As in the embodiment of FIG. 6, the refrigeration required to reflux the scrub column via reflux stream 223 is provided by the return vapor 224 from the column, which is further reduced in pressure and temperature via a JT valve 226 prior to being warmed in the heat exchanger 216, and optionally mixed refrigerant (MR) via for example line 228 from the liquefaction compressor system, indicated in general at 227. The mixed refrigerant stream may come from any of the compressed MR stream of 227 or any combination of MR streams. The stream 223 entering the column 218 is two-phase and the liquid component stream performs the reflux. The liquid component stream flows through a reflux liquid component passage that may include, as examples only, a reflux liquid component line that may be external (225) or internal to the scrub device or a downcomer or other internal liquid distribution device within the scrub device 218. As noted above, operation of the liquefaction compressor system may be as described in commonly owned U.S. Patent Application Publication No. 2011/0226008, U.S. patent application Ser. No. 12/726,142, to Gushanas et al.

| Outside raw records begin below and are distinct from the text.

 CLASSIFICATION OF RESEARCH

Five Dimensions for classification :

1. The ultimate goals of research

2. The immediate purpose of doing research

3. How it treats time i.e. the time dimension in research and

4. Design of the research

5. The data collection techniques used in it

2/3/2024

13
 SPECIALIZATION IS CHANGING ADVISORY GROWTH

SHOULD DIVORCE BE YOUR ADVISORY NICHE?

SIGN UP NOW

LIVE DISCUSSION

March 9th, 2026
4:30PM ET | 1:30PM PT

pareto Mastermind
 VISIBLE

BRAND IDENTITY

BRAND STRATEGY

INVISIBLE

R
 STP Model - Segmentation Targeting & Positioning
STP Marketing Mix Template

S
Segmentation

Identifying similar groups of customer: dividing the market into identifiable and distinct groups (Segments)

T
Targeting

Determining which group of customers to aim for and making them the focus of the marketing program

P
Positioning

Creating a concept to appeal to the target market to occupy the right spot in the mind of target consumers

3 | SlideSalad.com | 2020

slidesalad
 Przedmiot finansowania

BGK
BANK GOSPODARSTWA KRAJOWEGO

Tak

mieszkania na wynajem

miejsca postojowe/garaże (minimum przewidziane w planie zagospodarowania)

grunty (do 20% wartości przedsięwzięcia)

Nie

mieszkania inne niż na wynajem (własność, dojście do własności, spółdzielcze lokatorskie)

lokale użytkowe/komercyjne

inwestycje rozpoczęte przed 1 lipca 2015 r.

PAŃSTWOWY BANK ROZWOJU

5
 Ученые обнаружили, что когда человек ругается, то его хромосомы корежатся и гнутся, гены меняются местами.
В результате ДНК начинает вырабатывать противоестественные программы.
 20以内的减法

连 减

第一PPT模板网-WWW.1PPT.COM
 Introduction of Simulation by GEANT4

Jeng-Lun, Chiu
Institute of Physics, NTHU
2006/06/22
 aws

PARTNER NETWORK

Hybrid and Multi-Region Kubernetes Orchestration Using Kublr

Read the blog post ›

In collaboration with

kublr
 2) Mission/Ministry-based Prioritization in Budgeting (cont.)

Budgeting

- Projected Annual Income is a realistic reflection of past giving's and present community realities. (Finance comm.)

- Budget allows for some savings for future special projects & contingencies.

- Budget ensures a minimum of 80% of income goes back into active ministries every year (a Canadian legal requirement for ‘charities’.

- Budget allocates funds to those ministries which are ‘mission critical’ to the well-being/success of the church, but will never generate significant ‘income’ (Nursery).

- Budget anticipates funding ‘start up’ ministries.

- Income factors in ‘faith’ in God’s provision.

After the mixed refrigerant is cooled in the heavy hydrocarbon removal heat exchanger, it is flashed across a JT valve 232 to provide the cold mixed refrigerant to the heavy hydrocarbon removal heat exchanger.

The temperature of the mixed refrigerant can be controlled by controlling the boiling pressure of the mixed refrigerant.

The removed components, after traveling through a freezing components outlet in the scrub column bottom, may be returned to the heat exchanger 216 to recover cold refrigeration via line 234 and then sent to additional separation steps such as a condensate stripping system 238 via line 236 as shown in FIG. 7 or sent to fuel or other disposal methods with or without recovering cold refrigeration.

The feed gas stream, with freezing components removed, 244 is then sent to the main heat exchanger 208 of the liquefaction system, after being compressed in the compressor 214 of the expander/compressor. If additional feed gas compression is required, the expander/compressor may be replaced with a compander which can be fitted with the expander, additional compression stages if needed and another driver such as an electric motor 246 or steam turbine, etc. Another option is to simply add a booster compressor in series with the compressor driven by the expander. In all cases, the increased feed gas pressure lowers the energy required for liquefaction and improves liquefaction efficiency, which in turn, can increase liquefaction capacity.

While the preferred embodiments of the invention have been shown and described, it will be apparent to those skilled in the art that changes and modifications may be made therein without departing from the spirit of the invention, the scope of which is defined by the appended claims.